**Stated task A:** According to the text on Cuba's shrinking rural population, where are all of the country's universities located?

Cuban rural areas and municipalities are being depopulated. The authorities have recognized more than once that this is a “complex” and pressing reality. However, the advance of the phenomenon is very difficult to reverse in the midst of the current crisis.
In Cuba, the rural population is considered to be the approximately 2.3 million people who reside within the perimeter of this type of settlement. The other 8.7 million Cubans live in urban areas, known as “the countryside” in Cuba, inhabited by only 23% of the population.
Regarding the total, the rural population has been reduced by nearly half since the early 1980s. Persistent inequalities between living conditions in “the countryside” and the “city” are at the heart of the problem.
Reasons for exodus
The decrease in the rural population is not exclusive to Cuba. Nor is it a new phenomenon. The trend, which manifested itself throughout the 20th century, was accentuated after the Revolution in 1959, thanks to the opening and diversification of study and employment opportunities outside these communities, which promoted the social mobility of its inhabitants. This was the case of mass access to secondary education and universities: the latter, all located in provincial capitals.

[Image region labeling records]
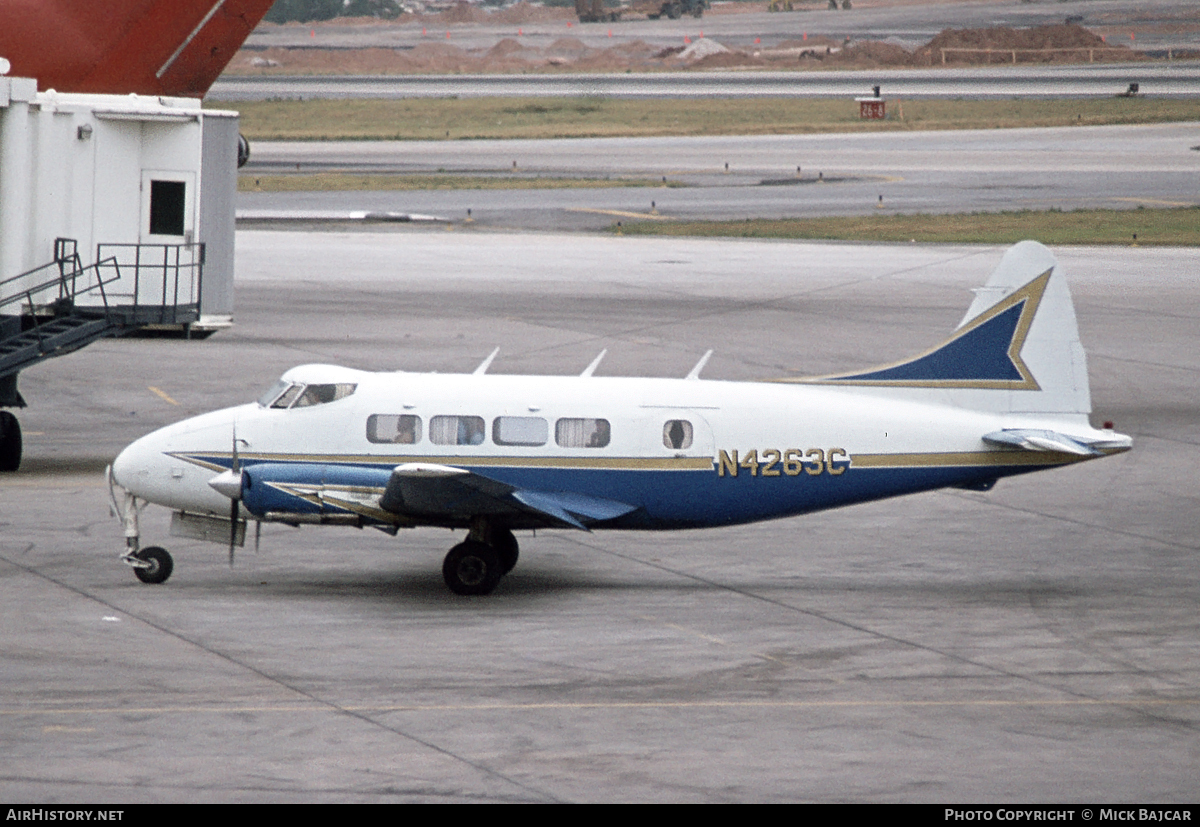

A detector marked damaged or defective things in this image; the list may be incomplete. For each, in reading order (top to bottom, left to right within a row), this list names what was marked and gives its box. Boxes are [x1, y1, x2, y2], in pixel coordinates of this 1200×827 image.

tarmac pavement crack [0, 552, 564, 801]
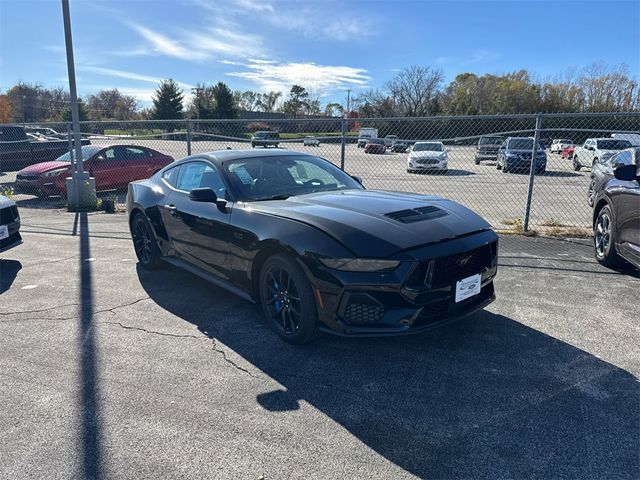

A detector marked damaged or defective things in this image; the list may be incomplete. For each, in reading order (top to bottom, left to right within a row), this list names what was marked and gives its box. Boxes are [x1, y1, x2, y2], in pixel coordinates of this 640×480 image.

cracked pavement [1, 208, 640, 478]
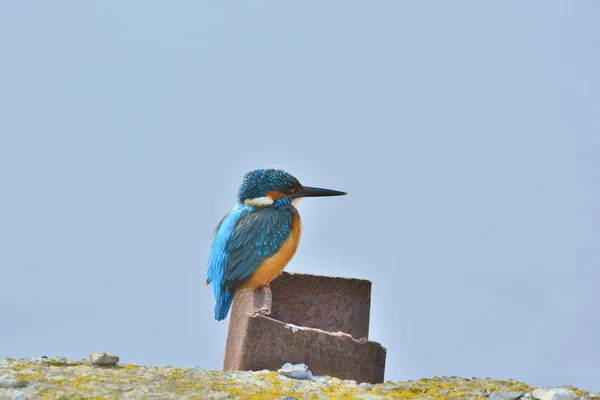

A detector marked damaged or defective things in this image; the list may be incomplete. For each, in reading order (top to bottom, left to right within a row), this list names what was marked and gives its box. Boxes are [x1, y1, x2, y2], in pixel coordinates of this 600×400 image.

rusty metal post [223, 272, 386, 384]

**Stated task B:** Report every line of the records that contains the string "what". Case counts.

**Final result A:** All of them are in provincial capitals.

**Final result B:**
A detector marked damaged or defective things in this image; the list may be incomplete. For each, in reading order (top to bottom, left to right within a row), this list names what was marked and gives its box. Boxes are [x1, y1, x2, y2], in pixel coordinates of this 1200×827 image.
A detector marked damaged or defective things in this image; the list may be incomplete. For each, in reading order (top to bottom, left to right within a row), this list names what was marked and gives its box. Boxes are [x1, y1, x2, y2], in pixel coordinates of this 640×480 image.
A detector marked damaged or defective things in this image; the list may be incomplete. For each, in reading order (top to bottom, left to right within a row), this list names what was marked and gives its box. Boxes are [x1, y1, x2, y2], in pixel coordinates of this 600×400 image.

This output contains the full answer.